[Items in a dataset]
━━━━━━━━━━
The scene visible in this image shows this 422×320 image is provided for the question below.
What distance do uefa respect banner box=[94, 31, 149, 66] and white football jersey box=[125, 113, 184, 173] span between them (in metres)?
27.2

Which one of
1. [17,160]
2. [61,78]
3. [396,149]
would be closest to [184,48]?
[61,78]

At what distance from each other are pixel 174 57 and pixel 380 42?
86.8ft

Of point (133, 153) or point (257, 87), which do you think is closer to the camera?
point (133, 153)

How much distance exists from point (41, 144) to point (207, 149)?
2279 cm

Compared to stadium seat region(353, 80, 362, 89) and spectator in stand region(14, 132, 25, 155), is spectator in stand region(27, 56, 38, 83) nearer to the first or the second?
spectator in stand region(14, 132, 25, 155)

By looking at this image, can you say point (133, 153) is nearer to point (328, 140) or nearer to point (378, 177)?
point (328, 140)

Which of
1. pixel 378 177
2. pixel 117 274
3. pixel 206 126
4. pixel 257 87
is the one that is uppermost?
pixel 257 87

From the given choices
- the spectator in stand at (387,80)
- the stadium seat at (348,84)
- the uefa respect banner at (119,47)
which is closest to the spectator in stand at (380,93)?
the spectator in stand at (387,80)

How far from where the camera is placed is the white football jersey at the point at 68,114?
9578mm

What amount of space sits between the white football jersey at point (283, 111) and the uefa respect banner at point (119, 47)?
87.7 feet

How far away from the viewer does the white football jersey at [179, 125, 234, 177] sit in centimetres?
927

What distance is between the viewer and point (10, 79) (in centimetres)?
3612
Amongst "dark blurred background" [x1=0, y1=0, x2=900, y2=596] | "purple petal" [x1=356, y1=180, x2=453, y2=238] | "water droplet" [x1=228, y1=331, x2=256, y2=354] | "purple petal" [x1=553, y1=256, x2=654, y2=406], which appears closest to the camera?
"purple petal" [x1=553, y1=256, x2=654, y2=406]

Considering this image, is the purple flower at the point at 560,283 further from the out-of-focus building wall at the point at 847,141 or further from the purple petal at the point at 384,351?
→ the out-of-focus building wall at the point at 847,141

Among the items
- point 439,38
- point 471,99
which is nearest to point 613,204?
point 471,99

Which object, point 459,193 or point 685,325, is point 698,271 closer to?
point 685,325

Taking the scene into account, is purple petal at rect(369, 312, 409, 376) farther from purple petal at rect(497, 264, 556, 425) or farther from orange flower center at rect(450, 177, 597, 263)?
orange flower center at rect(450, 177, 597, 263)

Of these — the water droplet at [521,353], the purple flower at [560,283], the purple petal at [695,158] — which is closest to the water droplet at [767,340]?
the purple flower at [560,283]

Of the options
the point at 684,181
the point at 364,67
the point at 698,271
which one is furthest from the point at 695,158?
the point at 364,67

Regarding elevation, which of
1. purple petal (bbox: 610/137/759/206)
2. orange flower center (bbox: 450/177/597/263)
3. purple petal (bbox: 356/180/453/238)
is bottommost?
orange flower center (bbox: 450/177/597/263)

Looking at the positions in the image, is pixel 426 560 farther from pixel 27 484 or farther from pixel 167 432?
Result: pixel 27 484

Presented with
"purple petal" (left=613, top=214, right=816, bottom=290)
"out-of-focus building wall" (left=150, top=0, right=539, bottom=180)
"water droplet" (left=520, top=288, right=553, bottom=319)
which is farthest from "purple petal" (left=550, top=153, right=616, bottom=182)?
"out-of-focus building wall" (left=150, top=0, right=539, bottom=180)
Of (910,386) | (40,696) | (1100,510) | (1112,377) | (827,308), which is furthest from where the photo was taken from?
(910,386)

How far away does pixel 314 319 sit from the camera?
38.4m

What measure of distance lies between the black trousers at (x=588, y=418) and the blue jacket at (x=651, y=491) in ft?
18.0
━━━━━━━━━━
# DESCRIPTION OF THE TASK
Render the data as a two-column CSV with the headers "text" and "answer", giving one row per entry and putting each entry's text and its answer in separate quoted fields with line breaks replaced by spaces. Start at the line that contains "Of (910,386) |" and end at the close of the data.

# CORRECT ANSWER
text,answer
"Of (910,386) | (40,696) | (1100,510) | (1112,377) | (827,308), which is furthest from where the photo was taken from?","(910,386)"
"How far away does pixel 314 319 sit from the camera?","38.4m"
"What measure of distance lies between the black trousers at (x=588, y=418) and the blue jacket at (x=651, y=491) in ft?","18.0"